**WHAT YOU NEED TO DO**: Copy down all of the data underneath, exactly as shown.

== SUPPLIED DATA

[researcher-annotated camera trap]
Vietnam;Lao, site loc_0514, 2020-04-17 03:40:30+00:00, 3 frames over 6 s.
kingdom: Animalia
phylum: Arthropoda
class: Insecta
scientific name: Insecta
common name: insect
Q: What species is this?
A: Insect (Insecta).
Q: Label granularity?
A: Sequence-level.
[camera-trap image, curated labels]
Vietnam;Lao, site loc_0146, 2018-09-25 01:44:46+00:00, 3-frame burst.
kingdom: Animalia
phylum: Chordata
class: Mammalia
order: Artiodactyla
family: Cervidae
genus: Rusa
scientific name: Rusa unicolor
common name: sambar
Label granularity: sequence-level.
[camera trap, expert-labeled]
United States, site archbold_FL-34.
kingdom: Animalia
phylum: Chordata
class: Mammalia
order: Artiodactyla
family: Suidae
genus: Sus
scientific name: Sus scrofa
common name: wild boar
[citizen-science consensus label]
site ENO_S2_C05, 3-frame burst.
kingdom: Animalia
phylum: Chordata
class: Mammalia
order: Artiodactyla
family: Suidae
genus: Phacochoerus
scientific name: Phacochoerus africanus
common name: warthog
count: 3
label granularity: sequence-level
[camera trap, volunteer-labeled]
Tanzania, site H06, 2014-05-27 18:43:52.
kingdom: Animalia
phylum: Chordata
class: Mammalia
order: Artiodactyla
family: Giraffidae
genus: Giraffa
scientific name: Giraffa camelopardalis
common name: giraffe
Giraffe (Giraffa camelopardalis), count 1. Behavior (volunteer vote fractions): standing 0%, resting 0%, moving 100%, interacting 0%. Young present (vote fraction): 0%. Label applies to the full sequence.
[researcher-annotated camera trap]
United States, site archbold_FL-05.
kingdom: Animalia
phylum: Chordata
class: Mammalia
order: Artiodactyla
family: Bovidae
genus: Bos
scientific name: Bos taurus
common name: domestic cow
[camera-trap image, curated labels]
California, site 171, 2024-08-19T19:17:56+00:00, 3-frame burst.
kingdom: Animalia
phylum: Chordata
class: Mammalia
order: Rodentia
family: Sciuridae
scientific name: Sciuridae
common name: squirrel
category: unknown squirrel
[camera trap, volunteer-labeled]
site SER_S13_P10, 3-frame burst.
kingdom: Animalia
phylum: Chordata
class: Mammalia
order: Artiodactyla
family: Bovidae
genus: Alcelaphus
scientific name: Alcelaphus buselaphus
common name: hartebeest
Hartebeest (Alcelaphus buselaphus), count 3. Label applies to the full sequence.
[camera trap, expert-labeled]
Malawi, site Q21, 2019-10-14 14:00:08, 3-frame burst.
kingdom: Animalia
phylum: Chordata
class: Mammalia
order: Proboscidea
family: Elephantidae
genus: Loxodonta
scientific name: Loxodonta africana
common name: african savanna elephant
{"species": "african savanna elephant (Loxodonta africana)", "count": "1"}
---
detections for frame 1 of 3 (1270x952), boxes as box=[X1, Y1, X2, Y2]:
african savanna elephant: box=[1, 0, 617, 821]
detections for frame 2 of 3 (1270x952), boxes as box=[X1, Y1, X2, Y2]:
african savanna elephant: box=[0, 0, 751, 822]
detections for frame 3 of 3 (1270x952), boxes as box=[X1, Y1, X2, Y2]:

====

**RESPONSE AREA**:
[researcher-annotated camera trap]
Vietnam;Lao, site loc_0514, 2020-04-17 03:40:30+00:00, 3 frames over 6 s.
kingdom: Animalia
phylum: Arthropoda
class: Insecta
scientific name: Insecta
common name: insect
Q: What species is this?
A: Insect (Insecta).
Q: Label granularity?
A: Sequence-level.
[camera-trap image, curated labels]
Vietnam;Lao, site loc_0146, 2018-09-25 01:44:46+00:00, 3-frame burst.
kingdom: Animalia
phylum: Chordata
class: Mammalia
order: Artiodactyla
family: Cervidae
genus: Rusa
scientific name: Rusa unicolor
common name: sambar
Label granularity: sequence-level.
[camera trap, expert-labeled]
United States, site archbold_FL-34.
kingdom: Animalia
phylum: Chordata
class: Mammalia
order: Artiodactyla
family: Suidae
genus: Sus
scientific name: Sus scrofa
common name: wild boar
[citizen-science consensus label]
site ENO_S2_C05, 3-frame burst.
kingdom: Animalia
phylum: Chordata
class: Mammalia
order: Artiodactyla
family: Suidae
genus: Phacochoerus
scientific name: Phacochoerus africanus
common name: warthog
count: 3
label granularity: sequence-level
[camera trap, volunteer-labeled]
Tanzania, site H06, 2014-05-27 18:43:52.
kingdom: Animalia
phylum: Chordata
class: Mammalia
order: Artiodactyla
family: Giraffidae
genus: Giraffa
scientific name: Giraffa camelopardalis
common name: giraffe
Giraffe (Giraffa camelopardalis), count 1. Behavior (volunteer vote fractions): standing 0%, resting 0%, moving 100%, interacting 0%. Young present (vote fraction): 0%. Label applies to the full sequence.
[researcher-annotated camera trap]
United States, site archbold_FL-05.
kingdom: Animalia
phylum: Chordata
class: Mammalia
order: Artiodactyla
family: Bovidae
genus: Bos
scientific name: Bos taurus
common name: domestic cow
[camera-trap image, curated labels]
California, site 171, 2024-08-19T19:17:56+00:00, 3-frame burst.
kingdom: Animalia
phylum: Chordata
class: Mammalia
order: Rodentia
family: Sciuridae
scientific name: Sciuridae
common name: squirrel
category: unknown squirrel
[camera trap, volunteer-labeled]
site SER_S13_P10, 3-frame burst.
kingdom: Animalia
phylum: Chordata
class: Mammalia
order: Artiodactyla
family: Bovidae
genus: Alcelaphus
scientific name: Alcelaphus buselaphus
common name: hartebeest
Hartebeest (Alcelaphus buselaphus), count 3. Label applies to the full sequence.
[camera trap, expert-labeled]
Malawi, site Q21, 2019-10-14 14:00:08, 3-frame burst.
kingdom: Animalia
phylum: Chordata
class: Mammalia
order: Proboscidea
family: Elephantidae
genus: Loxodonta
scientific name: Loxodonta africana
common name: african savanna elephant
{"species": "african savanna elephant (Loxodonta africana)", "count": "1"}
---
detections for frame 1 of 3 (1270x952), boxes as box=[X1, Y1, X2, Y2]:
african savanna elephant: box=[1, 0, 617, 821]
detections for frame 2 of 3 (1270x952), boxes as box=[X1, Y1, X2, Y2]:
african savanna elephant: box=[0, 0, 751, 822]
detections for frame 3 of 3 (1270x952), boxes as box=[X1, Y1, X2, Y2]:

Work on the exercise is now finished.